_EXTRACTED TEXT_
Somebody Has To Say It: It's Time For iTunes Lite

9donotwant
Facebook integration. Tweeting my music interests. AppleTV. Full-screen album extras. App management. An entire online store. Smart playlists. CD burning. Ringtone creation. Tips the scales at 88MB. All this in what is essentially the only music player on OS X. At some point enough is enough, and for me it was enough years ago. For god’s sake, Apple, all I want to do is play my music.

For years Apple has been adding to iTunes, and while some improvements have been welcome, many have simply added to the bloat. It’s time — way past time, really — for Apple to put out something lightweight and basic. I understand that iTunes is a wedge (and weapon) for Apple, and I don’t propose gutting it, but considering there are no credible alternatives to the program, it’s at the point where I feel Apple has stopped simply adding to the feature buffet, and has started force-feeding users.

winampOn my PC I use Winamp — have for years, love it. I understand I can’t have a carbon copy, if you will, on OS X, but at the very least give me a program that isn’t 80% features I will never use.

I just prefer apps that do one or two things, and do them well — surely I’m not the only one. I play movies in MPlayerOSX or VLC and organize them myself, as I know many people do. Even if I did use Twitter, I wouldn’t want to tweet what I’m listening to or buying; LastFM works fine for that and already has a client or is embeddable in many services. Same for liking things on Facebook. And App management? I don’t have an iPhone or an iPod, why would I want my media player to include support? You can hide some of it, but far from all of it, and it disturbs me that it’s always lurking there, just underneath the surface. Waiting.

_SHORT TASK 1_
Name each program the writer of the iTunes Lite post says they use to play music or movies.
_SHORT TASK 2_
Please copy, word for word, the stretch of the iTunes Lite post from "Somebody Has To" through "play my music.".

_DATA EXTRACT_
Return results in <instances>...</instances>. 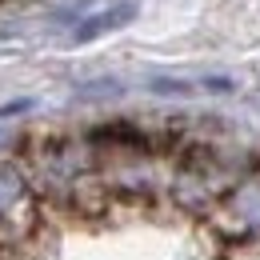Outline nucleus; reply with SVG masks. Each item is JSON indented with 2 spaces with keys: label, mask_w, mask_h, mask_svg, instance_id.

_WRITTEN SOLUTION 1_
Winamp, MPlayerOSX, VLC

_WRITTEN SOLUTION 2_
Somebody Has To Say It: It's Time For iTunes Lite

9donotwant
Facebook integration. Tweeting my music interests. AppleTV. Full-screen album extras. App management. An entire online store. Smart playlists. CD burning. Ringtone creation. Tips the scales at 88MB. All this in what is essentially the only music player on OS X. At some point enough is enough, and for me it was enough years ago. For god’s sake, Apple, all I want to do is play my music.